**TASK INSTRUCTIONS**
Rewrite the data below with the phrase "damaged or defective things" replaced by "damaged or faulty objects" throughout, leaving everything else unchanged and omitting the pictures.

**DATASET EXTRACT**
___

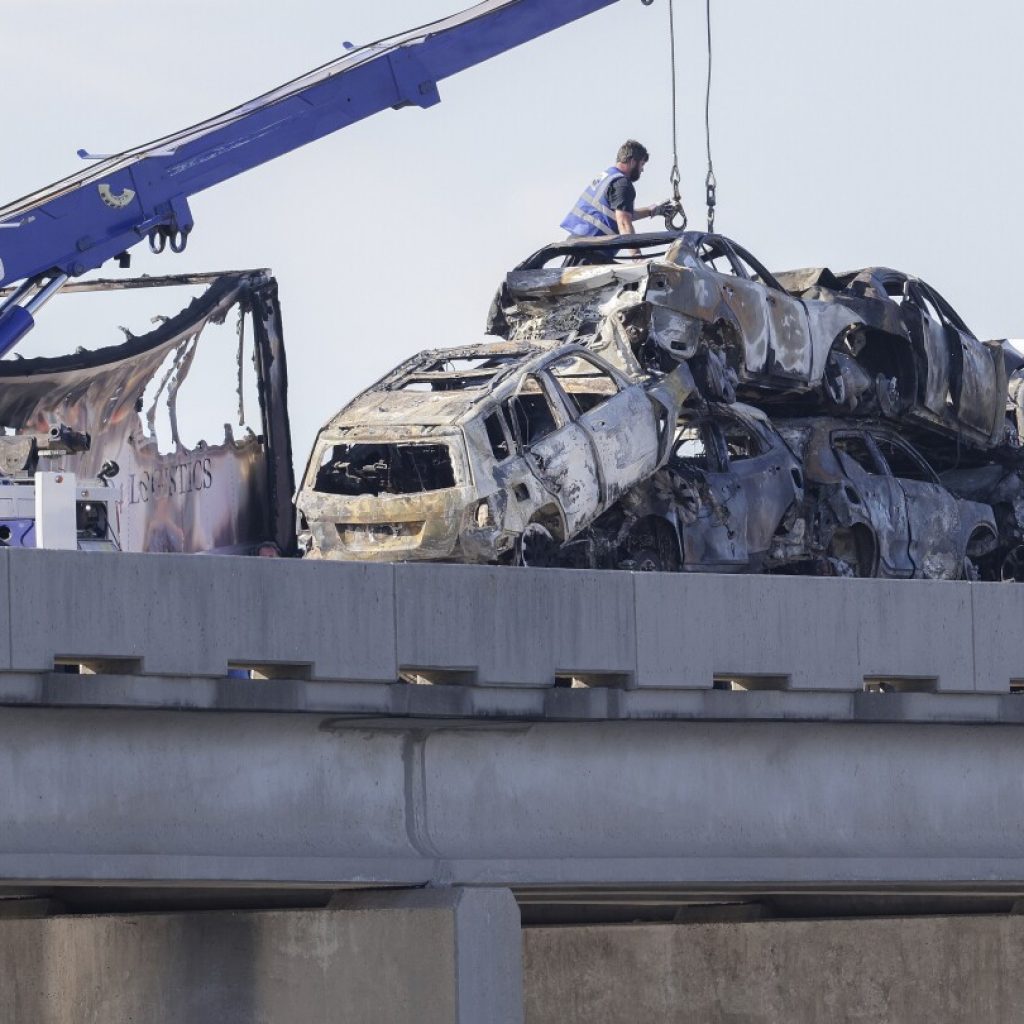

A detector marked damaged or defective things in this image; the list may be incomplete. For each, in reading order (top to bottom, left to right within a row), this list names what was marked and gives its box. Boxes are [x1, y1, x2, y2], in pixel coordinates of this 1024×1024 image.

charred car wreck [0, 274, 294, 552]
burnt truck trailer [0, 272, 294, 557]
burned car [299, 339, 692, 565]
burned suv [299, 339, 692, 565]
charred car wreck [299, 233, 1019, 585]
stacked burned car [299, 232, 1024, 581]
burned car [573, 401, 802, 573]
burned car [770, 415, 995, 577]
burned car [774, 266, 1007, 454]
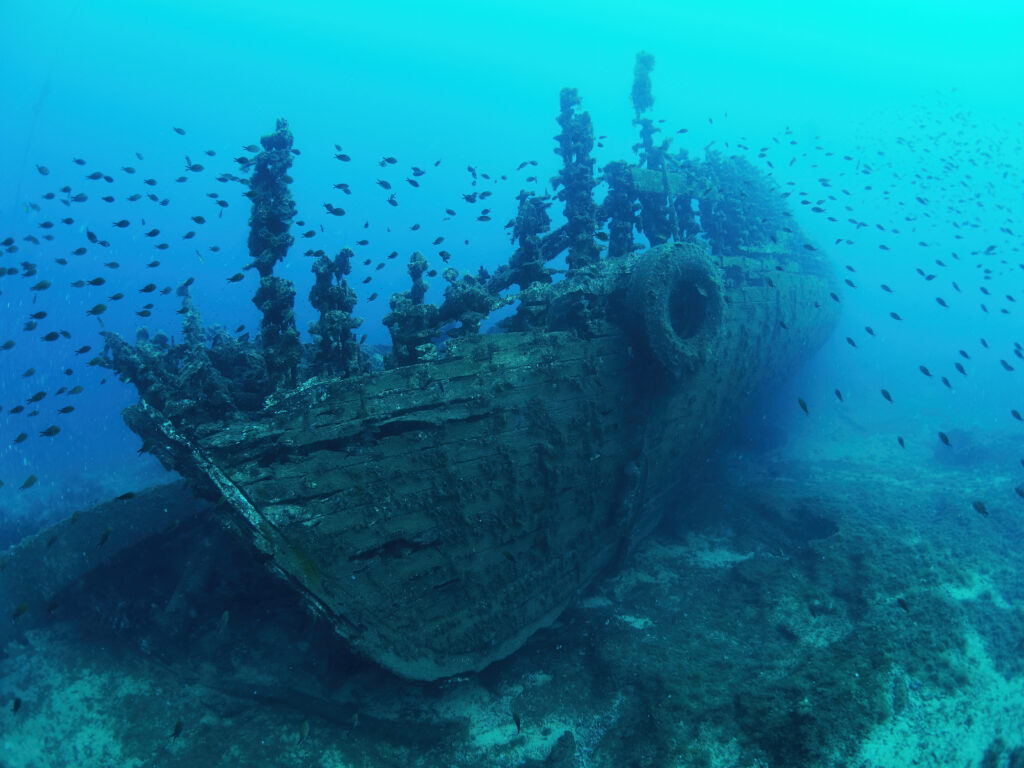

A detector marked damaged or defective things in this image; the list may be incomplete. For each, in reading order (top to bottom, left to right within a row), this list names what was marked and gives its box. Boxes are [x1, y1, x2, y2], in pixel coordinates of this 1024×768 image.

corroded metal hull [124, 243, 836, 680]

___

**OUTPUT FOR THIS TASK**
A detector marked damaged or faulty objects in this image; the list may be incomplete. For each, in reading order (top to bottom, left to right within a row), this list names what was marked and gives its box. Boxes are [x1, y1, x2, y2], in pixel coordinates of this 1024×1024 image.

charred car wreck [0, 274, 294, 552]
burnt truck trailer [0, 272, 294, 557]
burned car [299, 339, 692, 565]
burned suv [299, 339, 692, 565]
charred car wreck [299, 233, 1019, 585]
stacked burned car [299, 232, 1024, 581]
burned car [573, 401, 802, 573]
burned car [770, 415, 995, 577]
burned car [774, 266, 1007, 454]

A detector marked damaged or faulty objects in this image; the list may be incomplete. For each, in reading order (top to bottom, left to right within a row), this list names what was marked and gives its box. Boxes are [x1, y1, x2, y2], in pixel coordinates of this 1024×768 image.

corroded metal hull [124, 243, 836, 680]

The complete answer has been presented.